▸ **Text shown**
So, what is RATM intending to activate?

Bros Gonna Bro

This is when who they are becomes important, particularly RATM’s most visible members: founder-guitarist Tom Morello and rap/vocalist Zack de la Rocha.

Morello, son of a white American mother and black Kenyan father, has by his own admission always been a left-leaning political activist.

De la Rocha is a Long Beach, California-born Mexican American with patrilineage traced back to the Mexican Revolution of 1910 to 1920. He, too, leans left, particularly and openly in opposition to the neoliberal capitalist West, the military-industrial complex, and government-perpetrated oppression.

This is why RATM lyrics generally rail against the establishment, and specifically against institutional racism, a billionaire/capitalist-centered culture, and a militarized police force.

Peculiar, when you look back to their 1990s concerts and at all the white male faces in the crowd pumping their fists and screaming along with de la Rocha’s righteous anger against all manner of oppressors.

Like, that’s really peculiar.

[And do you remember the debacle of Woodstock ’99? That bro-filled three-day corporate grab that congregated 400,000 people at a decommissioned Air Force Base with very little water, poor infrastructure, and resulting in senseless destruction and violence, including multiple sexual assaults? Yeah. So many layers of ‘ick’.]

Side note: It’s those grown-up white males who have been for the past five years rage-tweeting (no pun intended) over Tom Morello’s ‘woke’ activism during the George Floyd protests and beyond.

Like, bro. What? How are you just finding out about RATM’s activism?

Well, that was unexpected.

Naturally, when one does an academic-adjacent deep dive into what’s first a pop culture subject, one looks for actual academic papers. Most of the search engine results were A LOT of ‘Rage Against The Machine’-titled papers that had to do with varying topics under the artificial intelligence umbrella (and that’s a whole other post).

▸ **Stored data**
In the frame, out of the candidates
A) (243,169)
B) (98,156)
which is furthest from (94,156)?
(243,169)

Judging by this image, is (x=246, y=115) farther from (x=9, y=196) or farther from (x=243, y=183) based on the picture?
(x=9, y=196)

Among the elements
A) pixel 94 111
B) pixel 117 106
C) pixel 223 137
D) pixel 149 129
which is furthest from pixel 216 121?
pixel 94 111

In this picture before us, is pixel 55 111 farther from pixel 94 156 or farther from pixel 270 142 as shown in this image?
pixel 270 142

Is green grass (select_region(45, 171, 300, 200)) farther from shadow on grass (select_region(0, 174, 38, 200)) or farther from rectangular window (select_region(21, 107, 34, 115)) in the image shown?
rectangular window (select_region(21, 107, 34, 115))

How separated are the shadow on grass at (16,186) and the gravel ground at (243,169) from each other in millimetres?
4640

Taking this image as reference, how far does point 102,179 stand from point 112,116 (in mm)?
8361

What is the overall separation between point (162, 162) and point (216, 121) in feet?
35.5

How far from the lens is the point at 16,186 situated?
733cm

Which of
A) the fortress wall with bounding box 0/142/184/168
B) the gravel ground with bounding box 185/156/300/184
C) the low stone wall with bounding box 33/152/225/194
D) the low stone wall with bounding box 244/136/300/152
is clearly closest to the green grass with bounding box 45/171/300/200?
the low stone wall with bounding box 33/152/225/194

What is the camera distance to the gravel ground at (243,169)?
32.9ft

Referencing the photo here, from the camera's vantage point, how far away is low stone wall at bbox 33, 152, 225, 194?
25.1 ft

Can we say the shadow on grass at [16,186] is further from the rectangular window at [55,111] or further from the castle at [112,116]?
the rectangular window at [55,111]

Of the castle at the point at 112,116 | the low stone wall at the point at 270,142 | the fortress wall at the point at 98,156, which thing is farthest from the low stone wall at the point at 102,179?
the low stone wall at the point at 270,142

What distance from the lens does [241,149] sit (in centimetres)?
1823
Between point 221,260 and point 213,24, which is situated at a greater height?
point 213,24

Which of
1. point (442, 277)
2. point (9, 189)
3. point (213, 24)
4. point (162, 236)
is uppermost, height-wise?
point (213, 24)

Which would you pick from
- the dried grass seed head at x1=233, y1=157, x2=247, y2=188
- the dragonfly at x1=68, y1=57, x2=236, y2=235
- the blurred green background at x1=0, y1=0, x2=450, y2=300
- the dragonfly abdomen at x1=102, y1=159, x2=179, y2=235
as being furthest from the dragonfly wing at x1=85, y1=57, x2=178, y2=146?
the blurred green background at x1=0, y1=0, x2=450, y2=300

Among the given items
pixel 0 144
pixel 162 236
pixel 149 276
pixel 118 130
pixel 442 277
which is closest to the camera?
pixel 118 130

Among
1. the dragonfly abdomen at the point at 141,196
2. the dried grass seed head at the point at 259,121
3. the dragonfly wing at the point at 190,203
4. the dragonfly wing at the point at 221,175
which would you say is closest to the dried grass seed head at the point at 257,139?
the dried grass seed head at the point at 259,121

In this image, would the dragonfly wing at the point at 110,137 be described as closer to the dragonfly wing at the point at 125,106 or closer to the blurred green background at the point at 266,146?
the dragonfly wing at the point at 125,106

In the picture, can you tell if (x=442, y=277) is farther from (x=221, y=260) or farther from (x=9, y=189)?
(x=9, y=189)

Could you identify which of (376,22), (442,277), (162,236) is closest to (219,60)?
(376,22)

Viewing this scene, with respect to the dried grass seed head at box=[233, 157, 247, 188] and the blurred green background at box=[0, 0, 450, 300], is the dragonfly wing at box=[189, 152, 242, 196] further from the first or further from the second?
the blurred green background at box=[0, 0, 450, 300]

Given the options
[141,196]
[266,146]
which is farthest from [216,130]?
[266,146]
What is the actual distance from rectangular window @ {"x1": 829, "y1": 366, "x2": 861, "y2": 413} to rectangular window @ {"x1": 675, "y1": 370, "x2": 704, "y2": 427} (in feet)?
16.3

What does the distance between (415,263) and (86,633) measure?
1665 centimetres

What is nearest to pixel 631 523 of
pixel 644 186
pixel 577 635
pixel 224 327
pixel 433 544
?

▸ **Direction 1**
Please copy the RATM passage word for word between "Side note: It’s" and "that was unexpected.", inclusive.
▸ **Direction 2**
Answer these from the RATM passage:
(a) Where was Zack de la Rocha born?
(b) How many people did Woodstock '99 bring together?
(c) Most search results titled 'Rage Against The Machine' dealt with topics under what umbrella?
▸ **Direction 3**
List each thing the RATM passage says the band's lyrics specifically rail against.
The lines above are separate material from the RATM passage.

▸ **Exercise output 1**
Side note: It’s those grown-up white males who have been for the past five years rage-tweeting (no pun intended) over Tom Morello’s ‘woke’ activism during the George Floyd protests and beyond.

Like, bro. What? How are you just finding out about RATM’s activism?

Well, that was unexpected.

▸ **Exercise output 2**
(a) Long Beach, California
(b) 400,000
(c) Artificial intelligence

▸ **Exercise output 3**
- Institutional racism
- A billionaire/capitalist-centered culture
- A militarized police force